• **EXERCISE INSTRUCTIONS**: Reproduce the lines of the records exactly, from the line containing "In the Demand shocks chart, which series" through the end of the records. Leave the pictures out of your answer.

• **Stored data entries**:
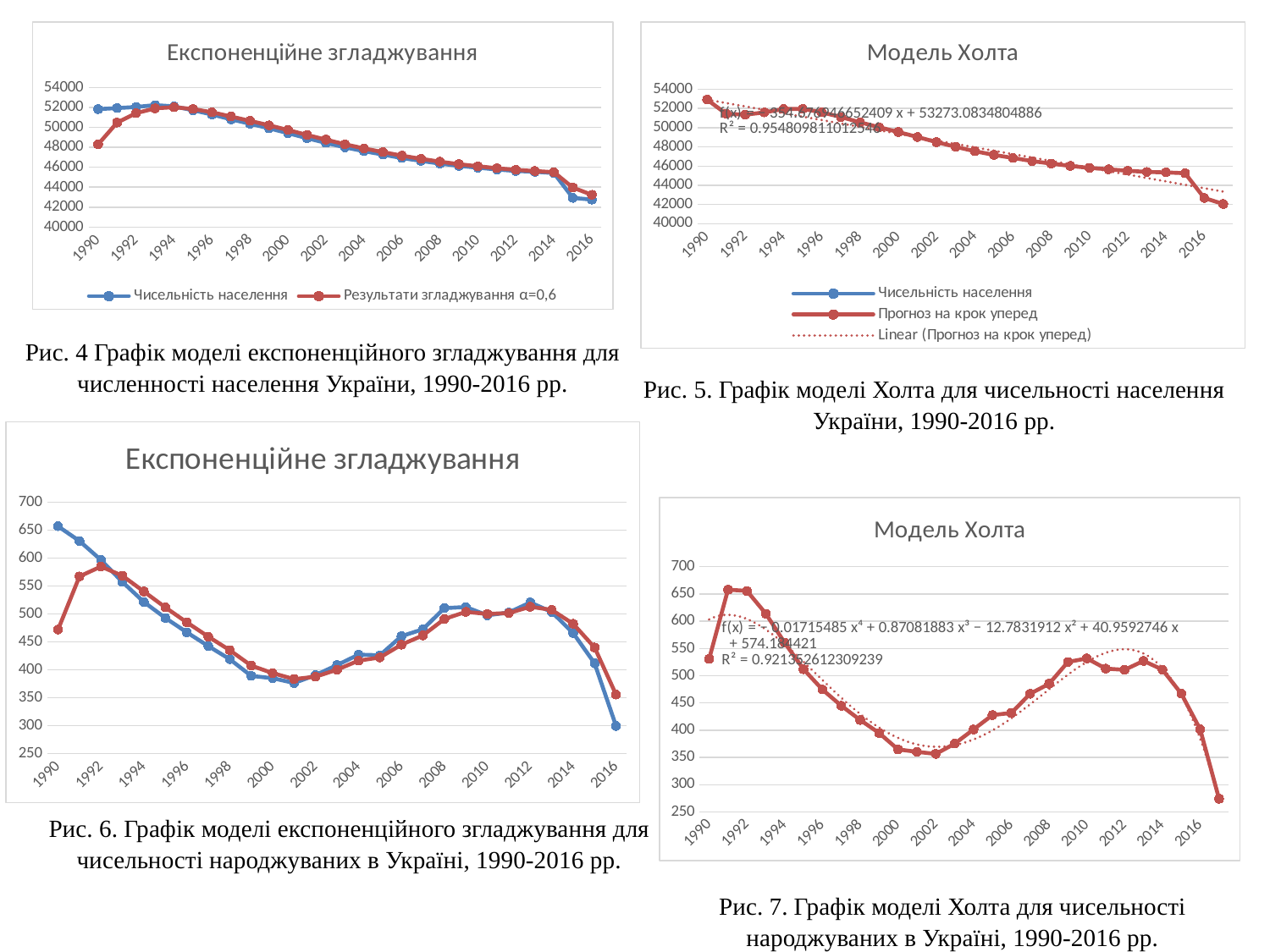
In the bottom-left chart (Рис. 6), does the blue line rise or fall between 2002 and 2012? Rise What kind of chart is the top-left chart titled "Експоненційне згладжування" (Рис. 4)? Line chart In the bottom-left chart (Рис. 6), which year has the lowest value on the blue line? 2016 How many series does the legend of the top-right chart "Модель Холта" (Рис. 5) list? 3 What R² value is printed on the bottom-right chart "Модель Холта" (Рис. 7)? R² = 0.921352612309239 In the top-left chart (Рис. 4), is the "Чисельність населення" value for 2016 greater or less than 44000? less In the top-left chart (Рис. 4), does the "Чисельність населення" line overall rise or fall from 1990 to 2016? Fall In the top-right chart (Рис. 5), is the "Прогноз на крок уперед" value for 1990 greater or less than 52000? greater In the bottom-left chart (Рис. 6), which year has the highest value on the blue line? 1990 In the bottom-left chart (Рис. 6), is the blue line value for 2016 greater or less than 350? less How many series does the legend of the top-left chart "Експоненційне згладжування" (Рис. 4) list? 2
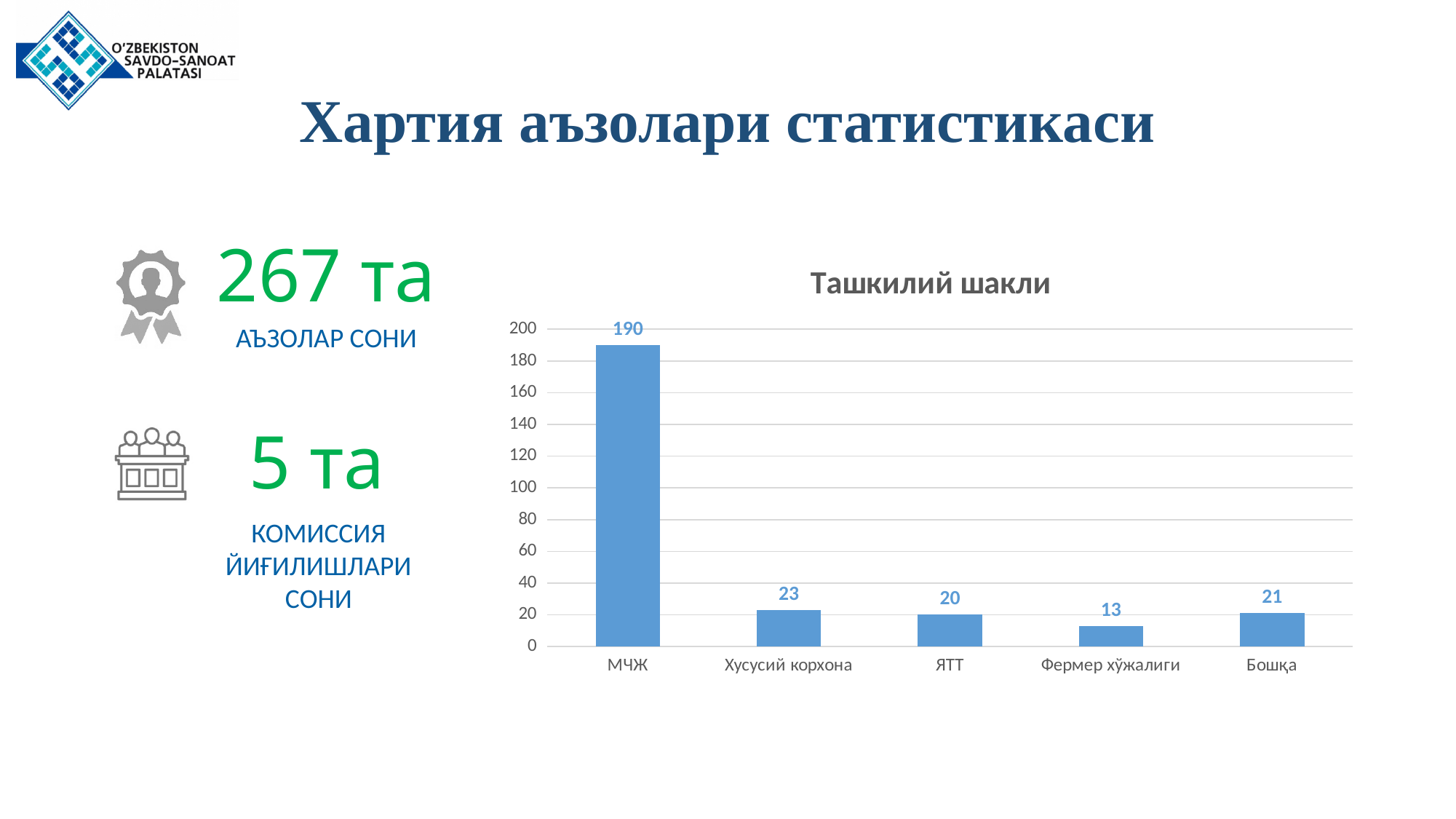
Which is larger, the value for Хусусий корхона or the value for ЯТТ? Хусусий корхона Which category has the highest value? МЧЖ What is the value for Фермер хўжалиги? 13 What is the value for Бошқа? 21 What is the difference between the values for Бошқа and ЯТТ? 1 What is the value for МЧЖ in the chart? 190 Is the value for МЧЖ greater or less than 180? greater What is the value for Хусусий корхона? 23 Which category has the lowest value? Фермер хўжалиги What is the title of the chart? Ташкилий шакли What is the difference between the values for МЧЖ and Хусусий корхона? 167 How many categories are shown on the x axis of the chart? 5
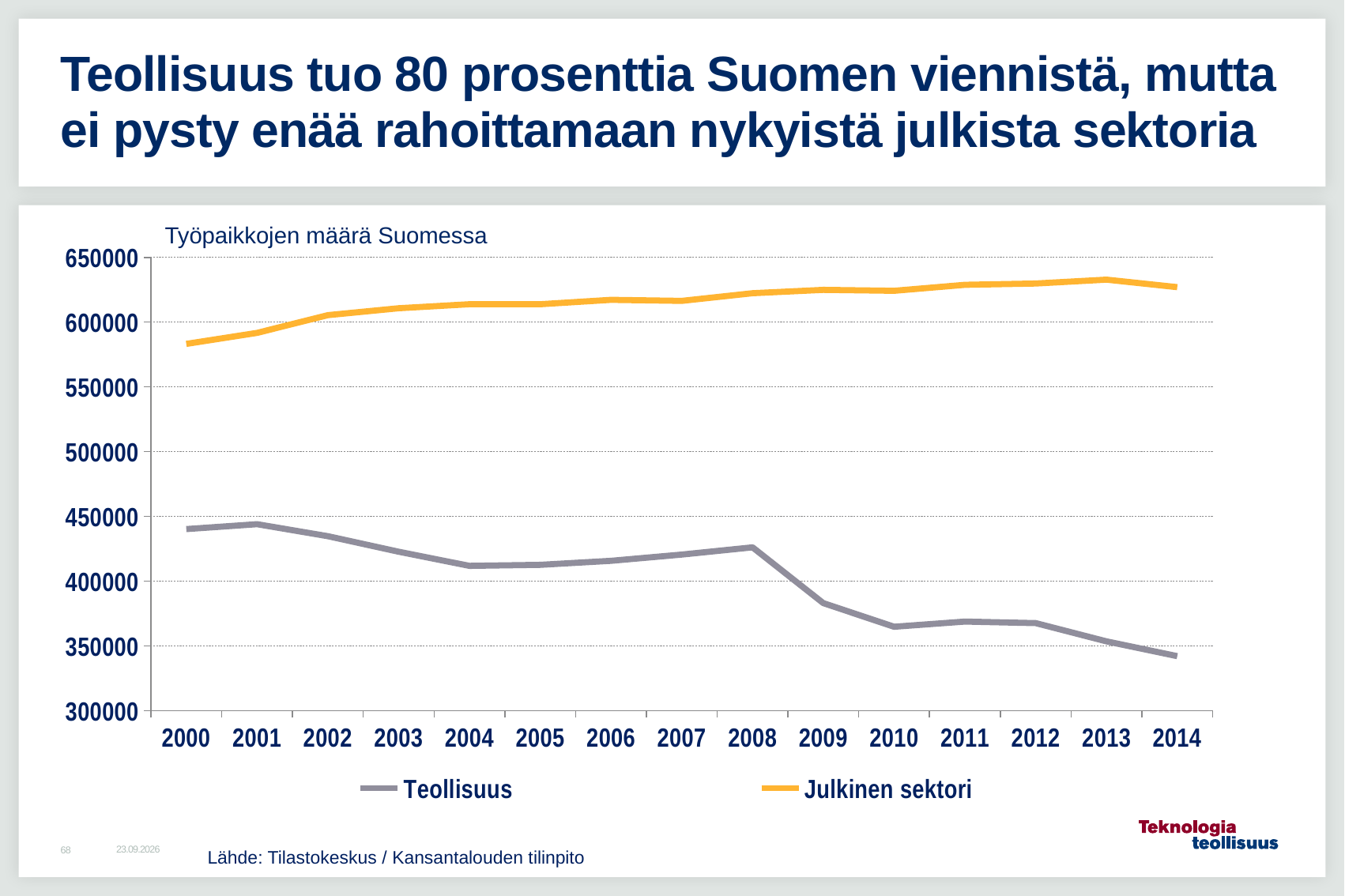
Does the Teollisuus series rise or fall overall from 2000 to 2014? fall In which year is the Teollisuus value lowest? 2014 How many series does the legend list? 2 Is the Julkinen sektori value for 2000 greater or less than 600000? less How many years are shown on the x axis? 15 Is the Teollisuus value for 2009 greater or less than 400000? less Does the Julkinen sektori series rise or fall overall from 2000 to 2014? rise What is the title of the chart? Työpaikkojen määrä Suomessa Is the Teollisuus value for 2014 greater or less than 350000? less What kind of chart is shown on the slide? line chart In which year is the Julkinen sektori value lowest? 2000 Which is larger in 2009: the Teollisuus value or the Teollisuus value in 2008? 2008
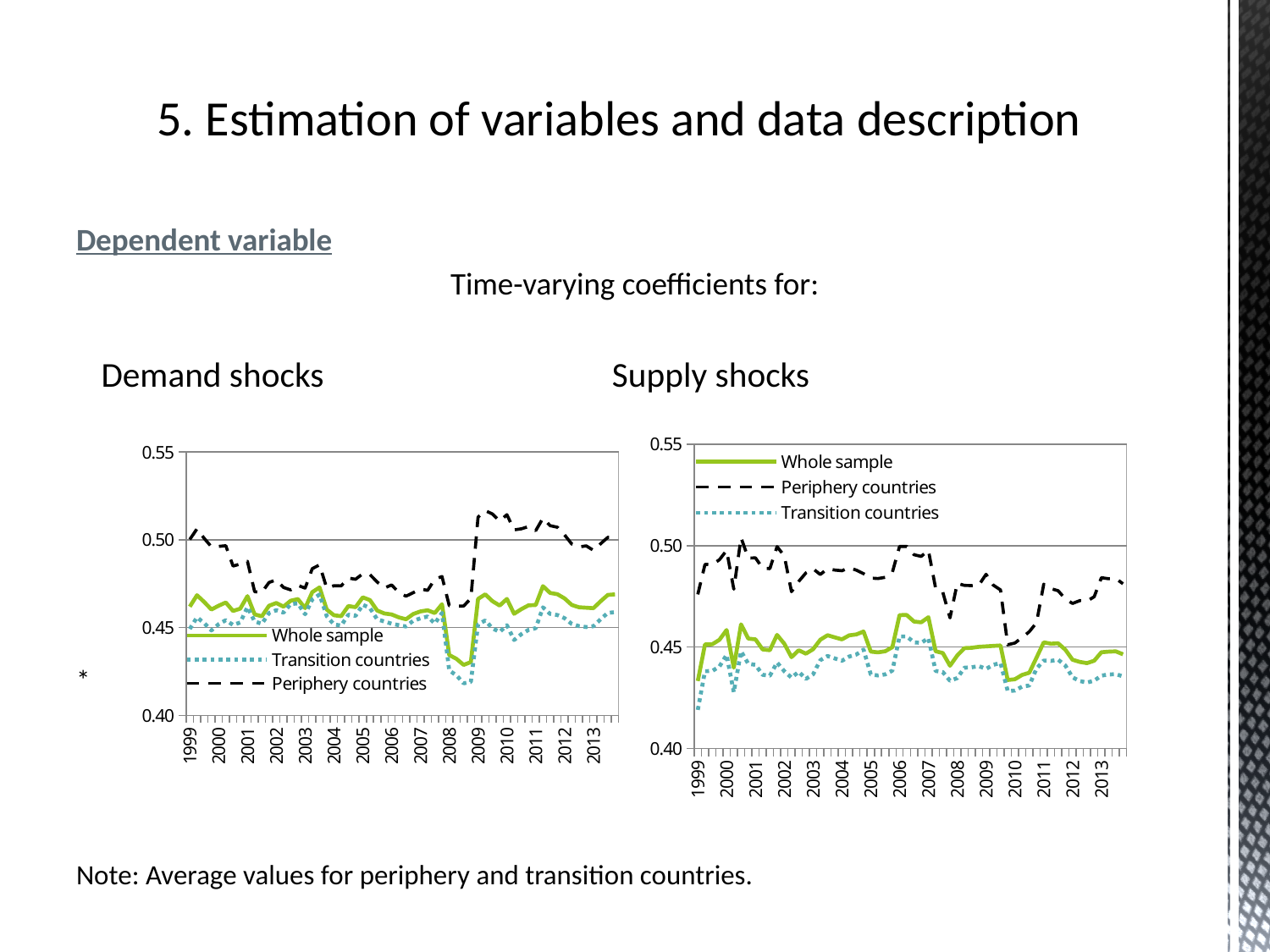
In the Demand shocks chart, which series has the highest values across the period? Periphery countries In the Supply shocks chart, is the value for Periphery countries in 2010 greater or less than 0.50? less In the Demand shocks chart, is the value for Periphery countries in 2010 greater or less than 0.50? greater In the Supply shocks chart, is the value for Whole sample in 2006 greater or less than 0.45? greater What kind of chart is the Demand shocks chart? line chart In the Supply shocks chart, which series has the lowest values across the period? Transition countries How many year labels appear on the x axis of the Demand shocks chart? 15 Which series is drawn with a dashed black line in the Supply shocks chart? Periphery countries How many series does the legend of the Supply shocks chart list? 3 In the Demand shocks chart, which is larger in 2010: Periphery countries or Transition countries? Periphery countries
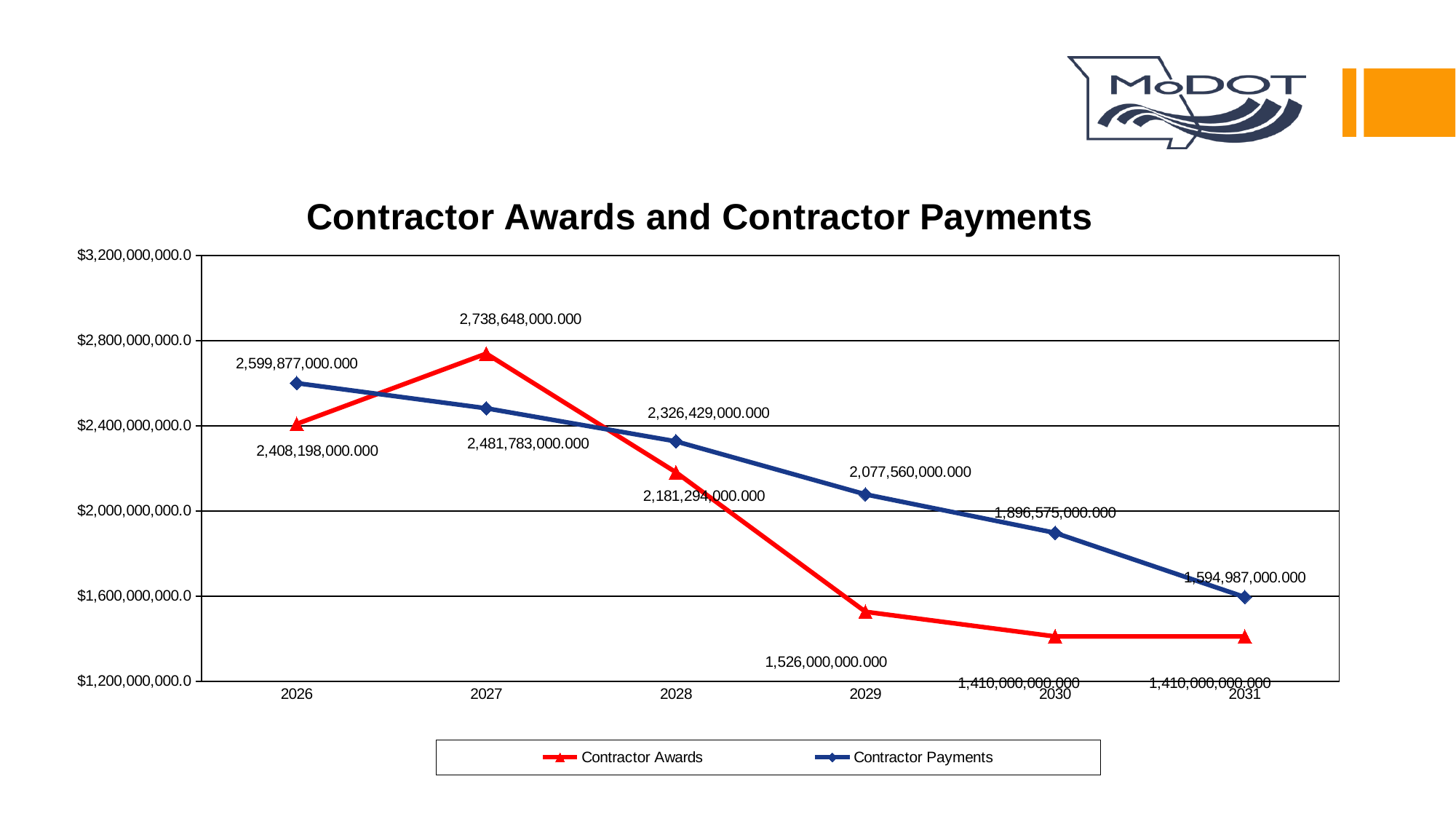
In which year is Contractor Payments lowest? 2031 What is the Contractor Payments value for 2031? 1,594,987,000.000 What is the difference between Contractor Payments and Contractor Awards in 2026? 191,679,000.000 How many years are shown on the x axis? 6 Is the Contractor Payments value for 2028 greater or less than $2,000,000,000.0? greater What is the Contractor Awards value for 2027? 2,738,648,000.000 What kind of chart is shown on the slide? Line chart What is the Contractor Payments value for 2029? 2,077,560,000.000 What is the difference between Contractor Awards and Contractor Payments in 2027? 256,865,000.000 Which is larger in 2029, Contractor Awards or Contractor Payments? Contractor Payments In which year is Contractor Awards highest? 2027 How many series does the legend list? 2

• **THE ANSWER**:
In the Demand shocks chart, which series has the highest values across the period? Periphery countries In the Supply shocks chart, is the value for Periphery countries in 2010 greater or less than 0.50? less In the Demand shocks chart, is the value for Periphery countries in 2010 greater or less than 0.50? greater In the Supply shocks chart, is the value for Whole sample in 2006 greater or less than 0.45? greater What kind of chart is the Demand shocks chart? line chart In the Supply shocks chart, which series has the lowest values across the period? Transition countries How many year labels appear on the x axis of the Demand shocks chart? 15 Which series is drawn with a dashed black line in the Supply shocks chart? Periphery countries How many series does the legend of the Supply shocks chart list? 3 In the Demand shocks chart, which is larger in 2010: Periphery countries or Transition countries? Periphery countries
In which year is Contractor Payments lowest? 2031 What is the Contractor Payments value for 2031? 1,594,987,000.000 What is the difference between Contractor Payments and Contractor Awards in 2026? 191,679,000.000 How many years are shown on the x axis? 6 Is the Contractor Payments value for 2028 greater or less than $2,000,000,000.0? greater What is the Contractor Awards value for 2027? 2,738,648,000.000 What kind of chart is shown on the slide? Line chart What is the Contractor Payments value for 2029? 2,077,560,000.000 What is the difference between Contractor Awards and Contractor Payments in 2027? 256,865,000.000 Which is larger in 2029, Contractor Awards or Contractor Payments? Contractor Payments In which year is Contractor Awards highest? 2027 How many series does the legend list? 2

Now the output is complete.